La réédition de cet ouvrage de référence sur l’Afrique subsaharienne est une occasion pour mettre en doute nos idées reçues sur cette région du monde qui change à un rythme très rapide.

Une géographie du changement : Alain Dubresson, Sophie Moreau, Jean-Pierre Raison et Jean-Fabien Steck opposent un démentie péremptoire à tous ceux qui voient encore l’Afrique subsaharienne comme le continent “éternel” et “immuable”. Une géographie du changement : l’Afrique est un continent en mouvement, et ne peut être comprise qu’à différentes échelles de temps.

Avec l’arrivée de Sophie Moreau et Jean-Fabien Steck, qui se joignent à Alain Dubresson et Jean-Pierre Raison (auteurs des deux premières éditions), cette troisième édition est profondément remaniée. Un nouveau chapitre, sur l’environnement, apparaît, tandis qu’un chapitre sur les organisations régionales et l’insertion de l’Afrique subsaharienne dans la mondialisation disparaît (pour être en réintégré dans d’autres chapitres). Partout, le propos est repris, affiné, complété, pour mieux affirmer des thèses déjà présentes dans les précédentes éditions ; toutes les données sont actualisées. Les évolutions récentes (décennie 2000) sont l’objet de nouvelles interrogations. Pour les anciens lecteurs, cette nouvelle édition est donc une bonne occasion de se replonger dans un essai synthétique particulièrement stimulant.

En un peu plus de cinq pages, l’introduction présente de façon particulièrement dense un argumentaire qui sous-tend toute la structure de l’ouvrage. Le mot de crise est contesté par beaucoup d’analystes, qui reprochent à ceux qui l’emploient de sombrer dans l’“afro-pessimisme” et de fonder leur réflexion sur une notion particulièrement floue. Tel n’est pourtant pas le cas des auteurs qui réaffirment la pertinence de cette notion pour comprendre les dynamiques de l’Afrique subsaharienne. À l’échelle du continent, tous les indicateurs macro-économiques sont, il est vrai, au rouge, et semblent révéler depuis le début des années 1980 une crise généralisée (le PIB de l’ensemble du continent plus de deux fois inférieur à celui de la France ; 36 des 45 États ayant le plus faible IDH – Indicateur de développement humain – sont africains). L’Afrique serait donc “mal partie”, pour reprendre l’expression de R. Dumont (1962). Mais le mot de crise à un autre sens, comme nous le rappelle son étymologie grecque (krisis : le choix). Les crises, “concomitantes” et “enchevêtrées”   , que connaît le continent offrent des opportunités de restructuration, de changement profond, à tous niveaux (politiques, économiques, sociales). Avec ce message d’optimisme, déjà présent dans les éditions antérieures, les auteurs se démarquent. Dans cette nouvelle édition, ils intègrent la décennie 2000 à leur analyse et posent une question supplémentaire : les opportunités de changement ont-elles été saisies par les Africains ? La croissance retrouvée des années 2000 a-t-elle été l’occasion d’une “bifurcation”   ?

> [Données fournies]
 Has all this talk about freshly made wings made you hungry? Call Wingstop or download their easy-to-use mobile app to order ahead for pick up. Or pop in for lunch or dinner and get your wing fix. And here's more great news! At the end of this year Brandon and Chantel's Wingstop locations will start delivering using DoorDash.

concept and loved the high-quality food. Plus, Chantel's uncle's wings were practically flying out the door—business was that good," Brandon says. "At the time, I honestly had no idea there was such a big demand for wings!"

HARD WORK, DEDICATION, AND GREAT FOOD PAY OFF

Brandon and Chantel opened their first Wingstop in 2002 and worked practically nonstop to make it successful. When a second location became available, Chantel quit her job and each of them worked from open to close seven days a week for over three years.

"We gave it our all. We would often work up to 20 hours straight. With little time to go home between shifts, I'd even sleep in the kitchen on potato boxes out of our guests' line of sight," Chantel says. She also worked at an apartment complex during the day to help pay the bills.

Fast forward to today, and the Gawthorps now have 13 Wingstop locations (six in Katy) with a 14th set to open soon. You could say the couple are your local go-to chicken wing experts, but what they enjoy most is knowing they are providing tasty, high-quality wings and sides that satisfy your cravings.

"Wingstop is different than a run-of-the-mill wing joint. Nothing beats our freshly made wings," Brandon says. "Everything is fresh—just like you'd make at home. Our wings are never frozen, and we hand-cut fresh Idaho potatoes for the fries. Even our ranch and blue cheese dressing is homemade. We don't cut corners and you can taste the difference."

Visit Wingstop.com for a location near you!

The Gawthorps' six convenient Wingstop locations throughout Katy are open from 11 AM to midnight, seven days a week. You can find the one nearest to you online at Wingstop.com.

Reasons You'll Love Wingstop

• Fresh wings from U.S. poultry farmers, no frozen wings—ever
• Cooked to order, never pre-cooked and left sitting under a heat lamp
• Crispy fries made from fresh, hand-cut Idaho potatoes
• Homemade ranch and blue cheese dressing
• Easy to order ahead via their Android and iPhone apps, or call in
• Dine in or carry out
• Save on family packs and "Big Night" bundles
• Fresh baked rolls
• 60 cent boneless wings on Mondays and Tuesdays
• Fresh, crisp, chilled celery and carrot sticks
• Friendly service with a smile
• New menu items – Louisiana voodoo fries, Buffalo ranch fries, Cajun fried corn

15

> [Consigne A]
Nommez tous les auteurs de la troisième édition de l'ouvrage, d'après le texte à lire.
> [Consigne B]
Recopiez le passage du texte à lire qui commence par « Une géographie du changement : Alain » et se poursuit jusqu'à « échelles de temps. ».

> [Zone de réponse A]
Alain Dubresson, Sophie Moreau, Jean-Pierre Raison, Jean-Fabien Steck

> [Zone de réponse B]
Une géographie du changement : Alain Dubresson, Sophie Moreau, Jean-Pierre Raison et Jean-Fabien Steck opposent un démentie péremptoire à tous ceux qui voient encore l’Afrique subsaharienne comme le continent “éternel” et “immuable”. Une géographie du changement : l’Afrique est un continent en mouvement, et ne peut être comprise qu’à différentes échelles de temps.